» Task requirements
Write the records out again, keeping each line exactly as it is.

--- START ---

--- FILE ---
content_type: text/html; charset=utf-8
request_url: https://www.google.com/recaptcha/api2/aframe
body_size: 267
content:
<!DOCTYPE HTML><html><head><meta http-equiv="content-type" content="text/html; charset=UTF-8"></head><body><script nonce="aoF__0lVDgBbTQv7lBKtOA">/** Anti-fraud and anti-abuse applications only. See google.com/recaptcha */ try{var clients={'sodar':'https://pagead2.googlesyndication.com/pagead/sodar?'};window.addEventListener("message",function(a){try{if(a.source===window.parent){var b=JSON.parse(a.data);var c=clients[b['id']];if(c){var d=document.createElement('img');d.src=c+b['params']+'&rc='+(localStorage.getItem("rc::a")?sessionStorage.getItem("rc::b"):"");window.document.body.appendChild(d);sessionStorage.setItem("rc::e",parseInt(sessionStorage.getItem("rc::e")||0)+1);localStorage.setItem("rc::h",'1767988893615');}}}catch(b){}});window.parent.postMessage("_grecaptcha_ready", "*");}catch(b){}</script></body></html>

--- END ---

» Answer section
--- FILE ---
content_type: text/html; charset=utf-8
request_url: https://www.google.com/recaptcha/api2/aframe
body_size: 267
content:
<!DOCTYPE HTML><html><head><meta http-equiv="content-type" content="text/html; charset=UTF-8"></head><body><script nonce="aoF__0lVDgBbTQv7lBKtOA">/** Anti-fraud and anti-abuse applications only. See google.com/recaptcha */ try{var clients={'sodar':'https://pagead2.googlesyndication.com/pagead/sodar?'};window.addEventListener("message",function(a){try{if(a.source===window.parent){var b=JSON.parse(a.data);var c=clients[b['id']];if(c){var d=document.createElement('img');d.src=c+b['params']+'&rc='+(localStorage.getItem("rc::a")?sessionStorage.getItem("rc::b"):"");window.document.body.appendChild(d);sessionStorage.setItem("rc::e",parseInt(sessionStorage.getItem("rc::e")||0)+1);localStorage.setItem("rc::h",'1767988893615');}}}catch(b){}});window.parent.postMessage("_grecaptcha_ready", "*");}catch(b){}</script></body></html>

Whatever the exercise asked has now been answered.